Побледнев, размахивая свободной рукою, она гневно и растерянно отбивается:
– Что ты! Али мне вместно, что ты?
Гости примолкли, ухмыляясь, Помялов переглянулся с Барской, масляно шипят его слова:
– Ну, ничего! Утешь, Ульяна, спляши! Господь простит…
– Грех – на меня! – кричит Артамонов.
Он как будто отрезвел, нахмурился и точно в бой пошёл, идя как бы не своей волей. Баймакову толкнули встречу ему, пьяненькая женщина пошатнулась, оступилась и, выпрямясь, вскинув голову, пошла по кругу, – Пётр услышал изумлённый шёпот:
– А, батюшки! Муж в земле ещё года не лежит, а она и дочь выдала и сама пляшет!
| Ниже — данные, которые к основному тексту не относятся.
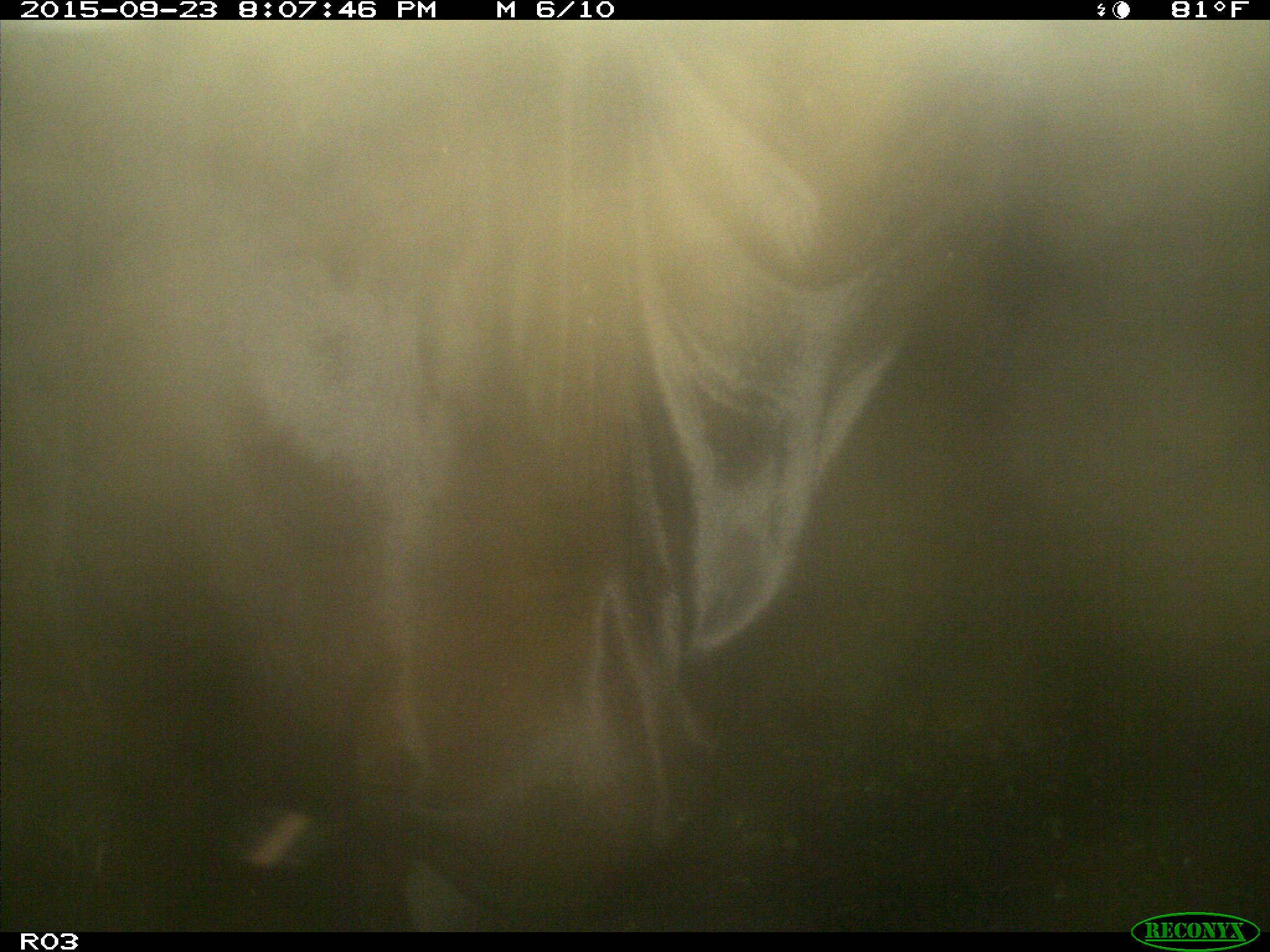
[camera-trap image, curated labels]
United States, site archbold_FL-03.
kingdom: Animalia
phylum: Chordata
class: Mammalia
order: Artiodactyla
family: Bovidae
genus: Bos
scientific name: Bos taurus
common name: domestic cow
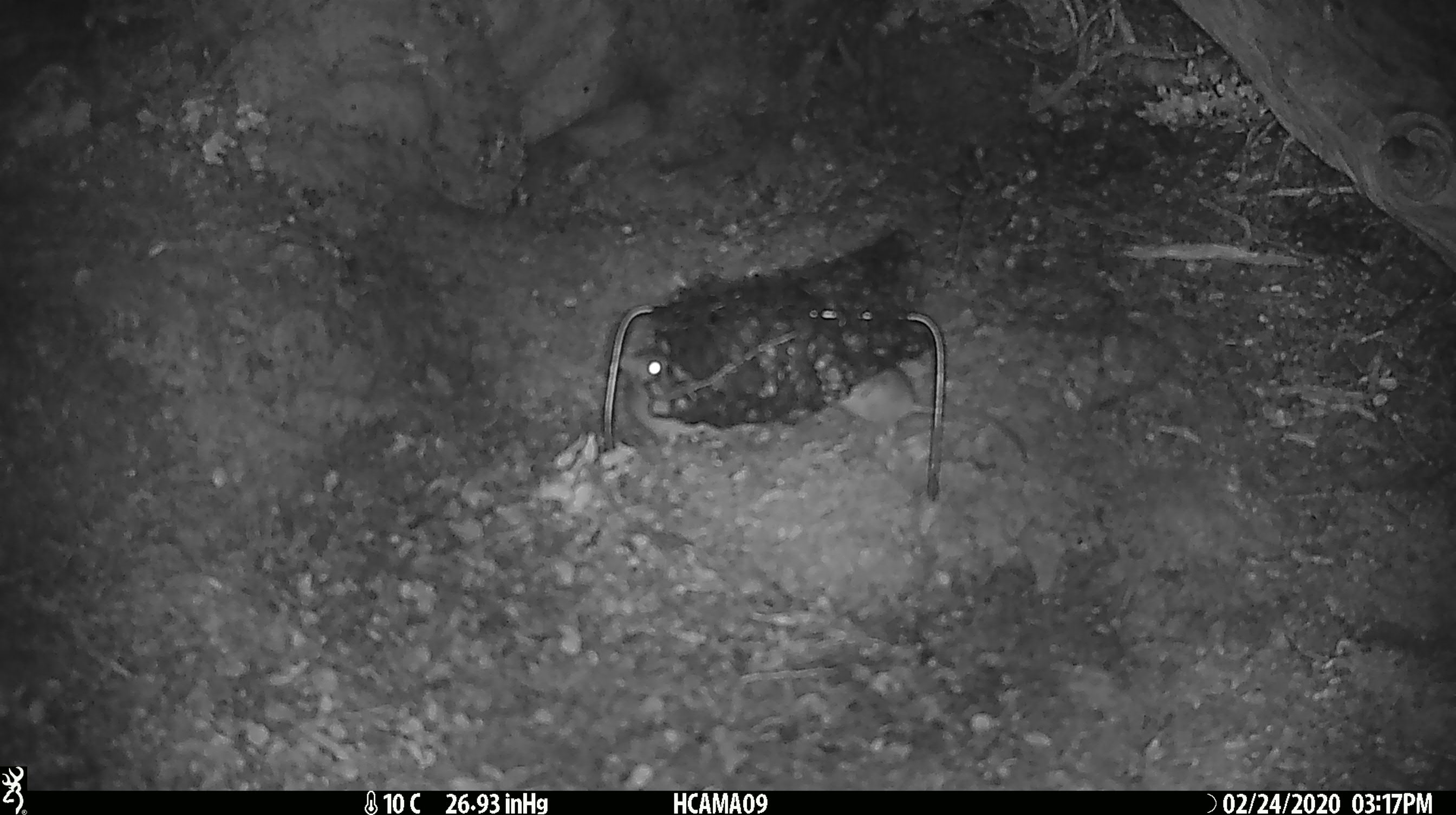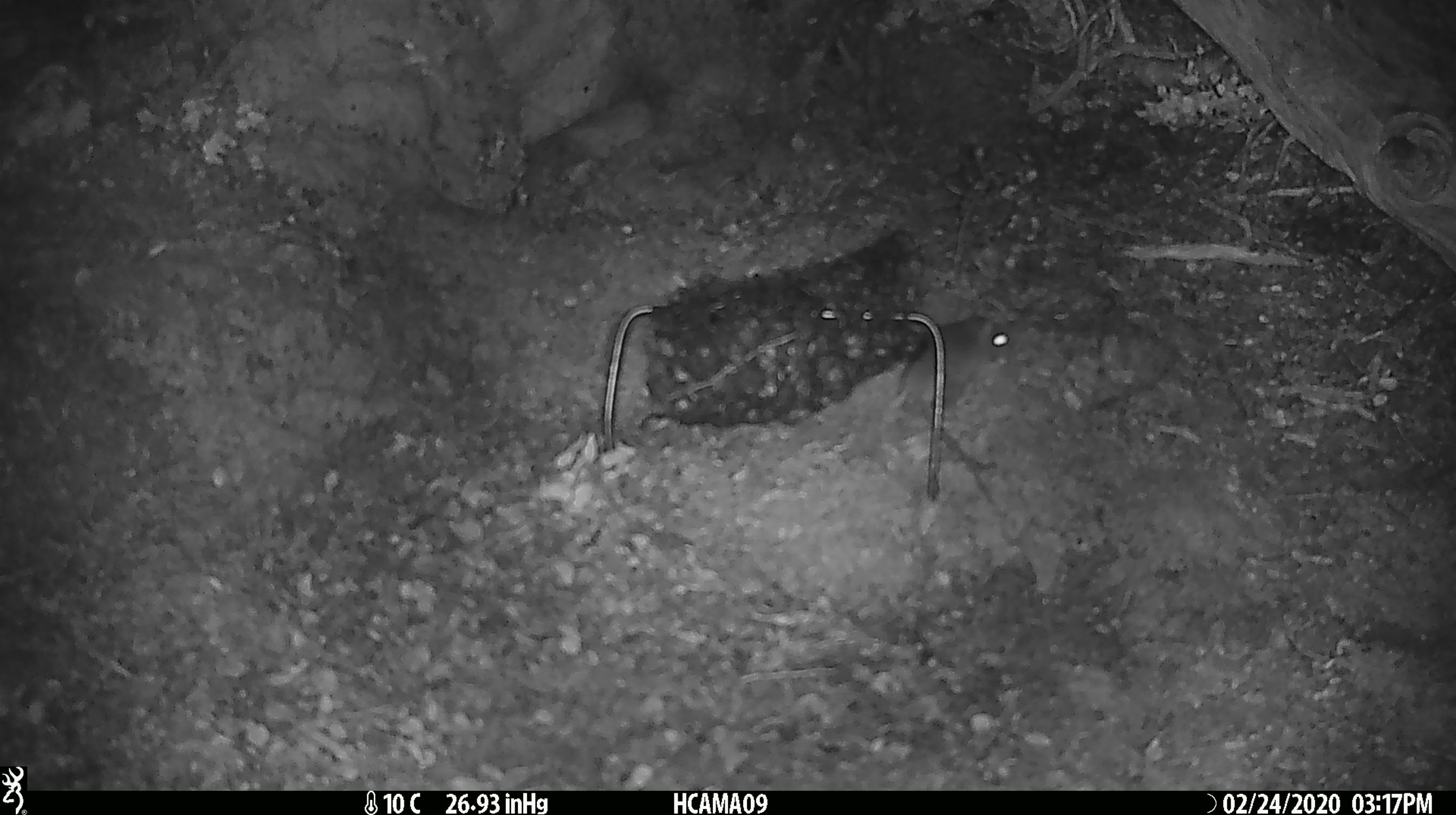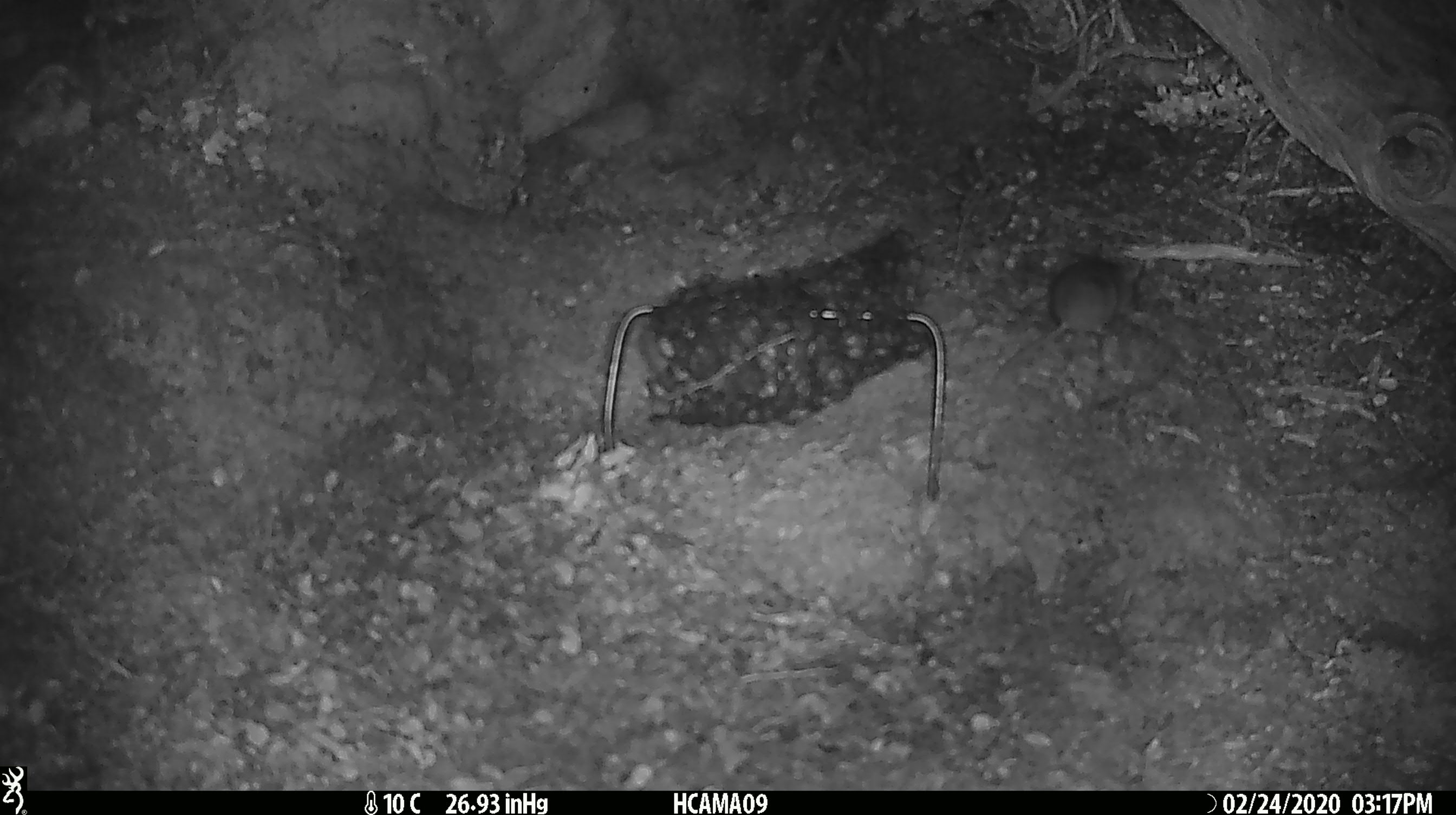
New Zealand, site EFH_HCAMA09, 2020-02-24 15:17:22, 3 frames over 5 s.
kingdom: Animalia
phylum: Chordata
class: Mammalia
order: Rodentia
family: Muridae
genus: Mus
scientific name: Mus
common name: mouse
Mouse (Mus).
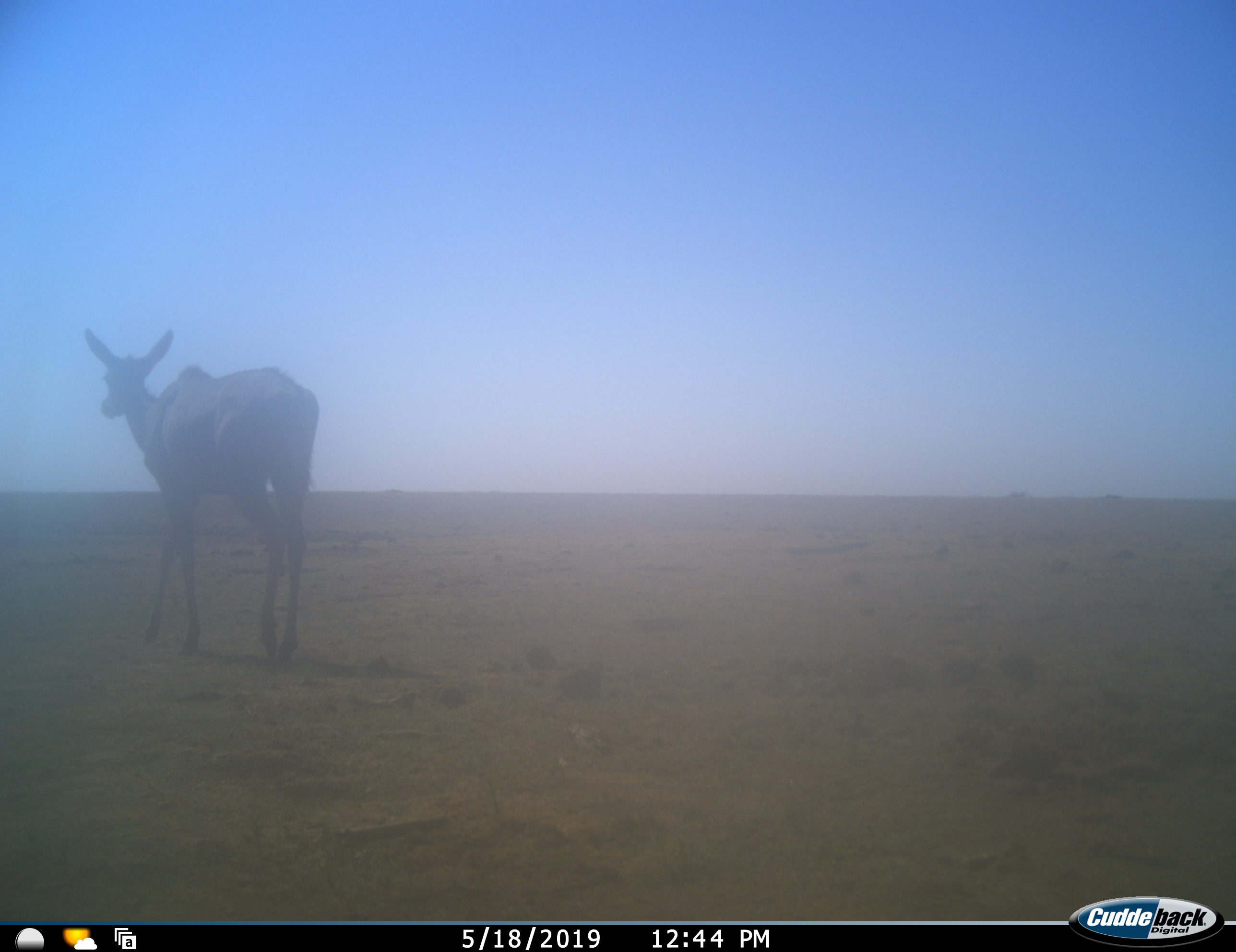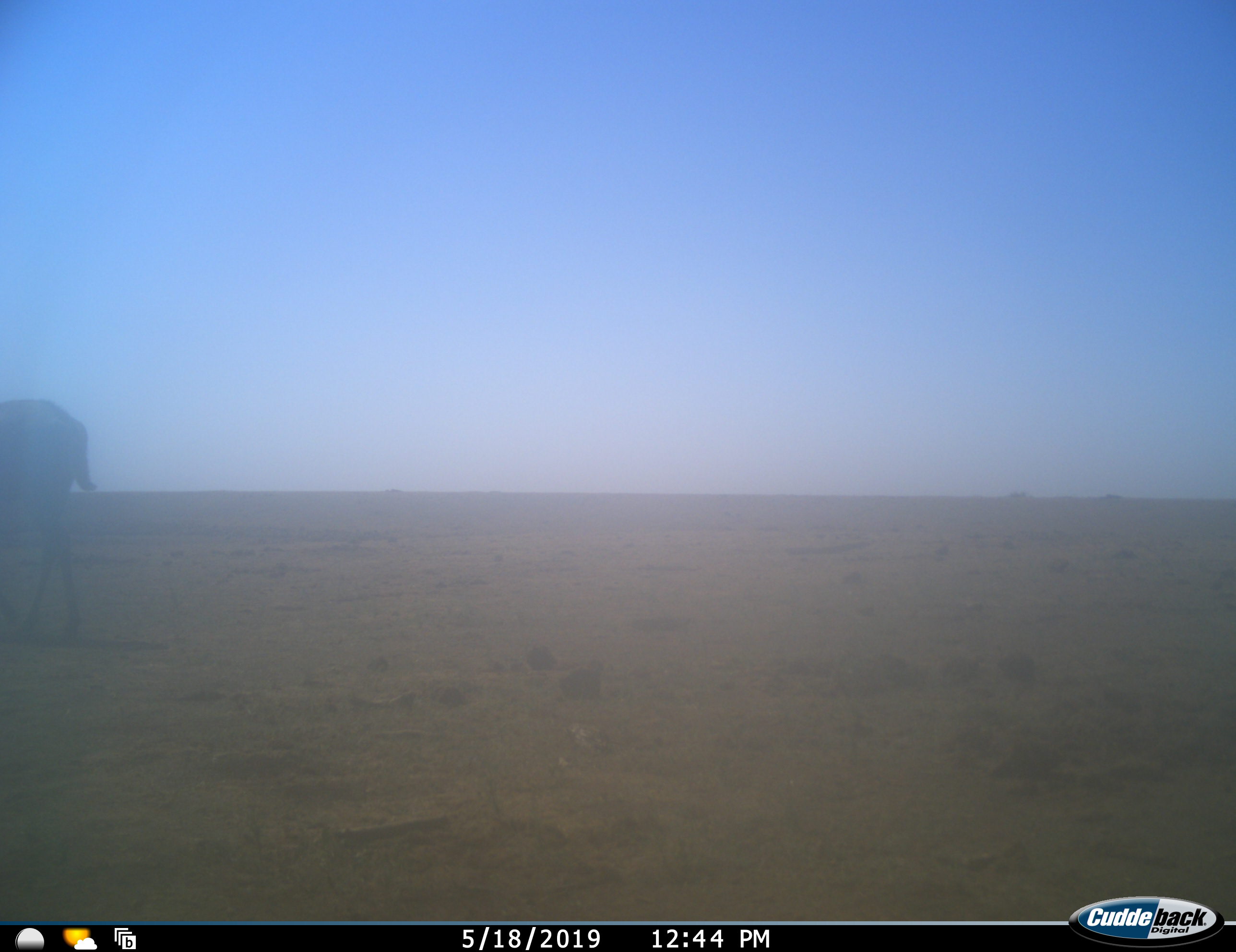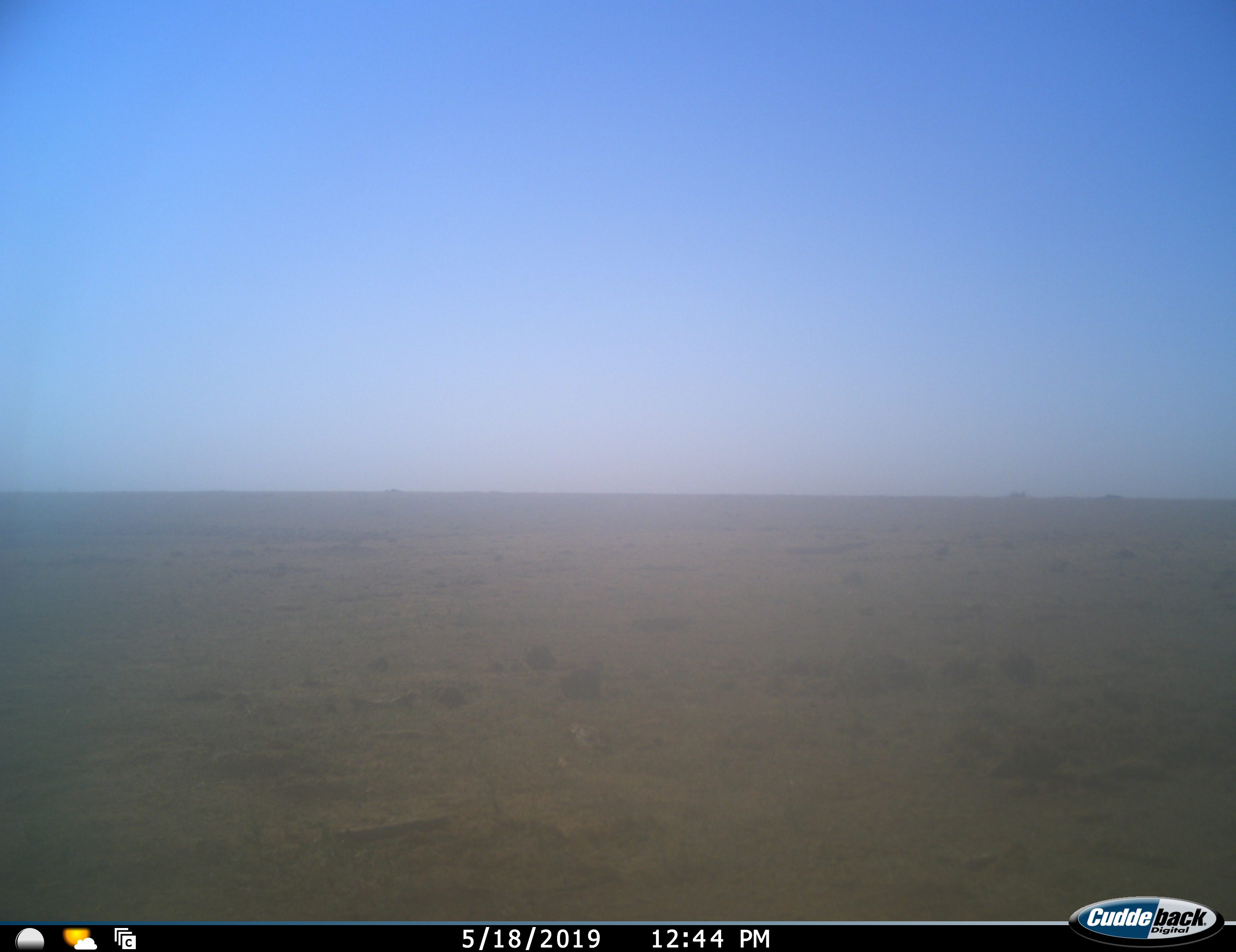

Не глядя на жену, но понимая, что ей стыдно за мать, он пробормотал:
– Не надо бы отцу плясать.
– И матушке не надо бы, – ответила она тихо и печально, стоя на скамье и глядя в тесный круг людей, через их головы; покачнувшись, она схватилась рукою за плечо Петра.
– Тише! – сказал он ласково, поддержав её за локоть.
В открытые окна, через головы зрителей, вливались отблески вечерней зари, в красноватом свете этом кружились, как слепые, мужчина и женщина. В саду, но дворе, на улице хохотали, кричали, а в душной комнате становилось всё тише. Туго натянутая кожа бубна бухала каким-то тёмным звуком, верещала гармоника, в тесном круге парней и девиц всё ещё, как обожжённые, судорожно метались двое; девицы и парни смотрели на их пляску молча, серьёзно, как на необычно важное дело, солидные люди частью ушли во двор, остались только осовевшие, неподвижно пьяные.
Артамонов, топнув, остановился:
– Ну, забила ты меня, Ульяна Ивановна!
Женщина, вздрогнув, тоже вдруг встала, как пред стеною, и, поклонясь всем круговым поклоном, сказала:
– Не обессудьте.
Обмахиваясь платком, она тотчас ушла из комнаты, а на смену ей влезла Барская:
– Разводите молодых! Ну-ко, Пётр, иди ко мне; дружки, – ведите его под руки!
Отец, отстранив дружек, положил свои длинные, тяжёлые руки на плечи сына:
– Ну, иди, дай бог счастья! Обнимемся давай!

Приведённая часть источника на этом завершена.